Changing the focus from the individual resident physician to the team is another educational opportunity. Rather than setting aside time outside of work for individual wellness activities, a deeper immersion of both wellness and belongingness in the daily workflow with an emphasis on team management may be helpful. For example, following difficult resuscitations in an ICU, gathering the ICU team in a quiet space to debrief, emote, and support each other through difficult feelings may help reaffirm the strength within teams. Early identification of stress and stressors, reduction of time spent needlessly on administrative tasks, and incorporation of time for wellness and togetherness may foster the idea of physician wellness as a group responsibility.

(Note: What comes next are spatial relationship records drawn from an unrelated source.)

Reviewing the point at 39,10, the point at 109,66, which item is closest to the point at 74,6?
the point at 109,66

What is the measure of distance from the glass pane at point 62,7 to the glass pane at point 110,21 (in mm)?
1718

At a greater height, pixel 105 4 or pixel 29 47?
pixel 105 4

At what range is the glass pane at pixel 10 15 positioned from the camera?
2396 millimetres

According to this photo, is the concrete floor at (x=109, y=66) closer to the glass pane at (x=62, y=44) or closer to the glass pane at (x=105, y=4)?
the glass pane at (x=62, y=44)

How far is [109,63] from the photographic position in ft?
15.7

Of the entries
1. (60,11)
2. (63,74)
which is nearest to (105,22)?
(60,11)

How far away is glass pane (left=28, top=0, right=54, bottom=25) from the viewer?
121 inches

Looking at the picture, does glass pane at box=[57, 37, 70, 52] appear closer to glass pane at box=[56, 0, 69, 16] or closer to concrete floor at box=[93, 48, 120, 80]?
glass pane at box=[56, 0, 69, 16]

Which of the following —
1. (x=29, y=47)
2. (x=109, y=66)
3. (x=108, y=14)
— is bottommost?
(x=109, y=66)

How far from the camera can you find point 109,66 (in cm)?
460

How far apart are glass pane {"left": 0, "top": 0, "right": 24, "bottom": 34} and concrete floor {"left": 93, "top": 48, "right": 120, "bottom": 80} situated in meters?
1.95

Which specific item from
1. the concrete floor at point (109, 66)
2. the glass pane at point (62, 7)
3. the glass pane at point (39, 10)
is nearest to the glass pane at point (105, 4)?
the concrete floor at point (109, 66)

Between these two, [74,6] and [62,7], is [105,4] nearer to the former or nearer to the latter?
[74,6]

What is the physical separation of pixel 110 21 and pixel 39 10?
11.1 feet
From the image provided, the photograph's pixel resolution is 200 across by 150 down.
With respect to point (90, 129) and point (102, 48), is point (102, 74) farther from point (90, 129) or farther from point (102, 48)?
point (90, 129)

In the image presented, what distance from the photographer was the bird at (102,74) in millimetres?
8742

Gibson has depicted in a painting the shared struggles of health care workers during the COVID-19 pandemic and the painful loss of colleagues and coworkers under stress. It is difficult to articulate a greater good arising during the pandemic, but important lessons did emerge. The collective effort to engage in a different and more human connection with patients and each other, place an emphasis on deep and longitudinal learning, and value time outside of work represents steps in the right direction. If put into practice, this is how healing occurs with initiatives focused on humanness and belongingness leading to a more powerful collective resilience for unknown challenges still to come.